La technologie "Anycast" est implémentée en utilisant  les annonces faites sur le réseau Internet par le protocole BGP ("Border Gateway Protocol"). Ainsi deux réseaux distincts peuvent annoncer la même adresse IP. A charge aux algorithmes de routage de trouver la route la plus adaptée pour une requête provenant d'une source donnée. [6]

Ainsi pour un "serveur" DNS racine ayant une seule et même adresse IP, plusieurs serveurs physiques peuvent être mutualisés, à la seule condition de posséder chacun une même et unique copie des informations DNS qu'ils hébergent.

Ainsi, les 13 serveurs DNS racines correspondent aujourd'hui en fait à plus d'une centaine (120) de serveurs physiques éparpillés dans le monde entier. La liste de ces serveurs est donnée dans le lien. [7]

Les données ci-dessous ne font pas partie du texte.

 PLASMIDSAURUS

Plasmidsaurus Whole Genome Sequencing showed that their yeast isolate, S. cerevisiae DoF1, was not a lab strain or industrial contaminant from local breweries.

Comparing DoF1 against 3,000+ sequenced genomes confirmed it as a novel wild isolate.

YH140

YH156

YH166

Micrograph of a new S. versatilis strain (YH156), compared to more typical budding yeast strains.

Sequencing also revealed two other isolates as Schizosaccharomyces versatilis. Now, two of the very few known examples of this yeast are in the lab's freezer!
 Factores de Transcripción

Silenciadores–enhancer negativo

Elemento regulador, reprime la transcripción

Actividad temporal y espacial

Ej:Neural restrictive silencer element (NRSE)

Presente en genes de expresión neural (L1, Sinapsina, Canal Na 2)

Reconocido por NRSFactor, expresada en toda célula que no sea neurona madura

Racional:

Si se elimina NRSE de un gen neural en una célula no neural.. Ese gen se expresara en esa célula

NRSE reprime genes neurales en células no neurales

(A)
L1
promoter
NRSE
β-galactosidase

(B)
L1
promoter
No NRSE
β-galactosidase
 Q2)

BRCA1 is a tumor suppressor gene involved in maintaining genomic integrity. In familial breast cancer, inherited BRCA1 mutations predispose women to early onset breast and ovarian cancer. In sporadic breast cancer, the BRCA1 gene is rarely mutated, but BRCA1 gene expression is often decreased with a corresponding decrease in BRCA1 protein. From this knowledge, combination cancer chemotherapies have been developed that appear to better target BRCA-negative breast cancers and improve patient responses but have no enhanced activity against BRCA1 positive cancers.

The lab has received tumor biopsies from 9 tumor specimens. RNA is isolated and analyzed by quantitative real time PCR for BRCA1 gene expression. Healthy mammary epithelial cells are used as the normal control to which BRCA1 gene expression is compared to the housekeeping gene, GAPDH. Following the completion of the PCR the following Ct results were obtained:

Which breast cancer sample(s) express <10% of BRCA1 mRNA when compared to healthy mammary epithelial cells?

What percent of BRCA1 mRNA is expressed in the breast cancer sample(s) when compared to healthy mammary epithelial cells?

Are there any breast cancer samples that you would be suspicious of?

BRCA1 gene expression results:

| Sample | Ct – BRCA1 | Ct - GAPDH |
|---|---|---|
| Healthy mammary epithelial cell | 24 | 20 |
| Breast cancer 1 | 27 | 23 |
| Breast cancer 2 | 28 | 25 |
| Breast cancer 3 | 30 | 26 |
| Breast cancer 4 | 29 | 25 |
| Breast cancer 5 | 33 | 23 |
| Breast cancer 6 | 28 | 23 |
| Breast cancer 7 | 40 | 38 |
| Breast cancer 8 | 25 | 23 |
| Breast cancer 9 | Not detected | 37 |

On peut noter la présence de deux de ces serveurs "physiques" en France [8] :

  • Copie du serveur F (zone Europe - "f.root-servers.net") maintenu par la société américaine ISC. [9]
  • Copie du serveur M (zone asiatique/pacifique - "m.root-servers.net") maintenu par la société japonaise "WIDE Project".

 

L'impact de cette technologie contre les attaques DDoS :

Ainsi le 6 février dernier, l'impact de l'attaque (trafic de l'ordre de 1 Go/sec) a pu être absorbé de façon presque transparente par les serveurs DNS racines ciblés. Sur les 6 serveurs DNS racines attaqués, seuls 2 d'entre eux ("g.root-server.net" et "l.root-server.net") ont été plus sévèrement touchés que les autres. Cette situation s'explique par le simple fait que ces 2 serveurs n'ont pas encore implémenté la technologie "Anycast".


Conclusion :

La technologie "Anycast" appliquée à l'infrastructure DNS de l'Internet permet de s'affranchir du lieu géographique pour l'hébergement d'un serveur DNS racine (cela réduit également les risques physiques), mais permet surtout, pour l'instant, d'absorber les attaques par saturation (DDoS).

Cette technique pourrait également trouver d'autres terrains d'application, mais elle reste néanmoins limitée à des protocoles de communication basés sur UDP.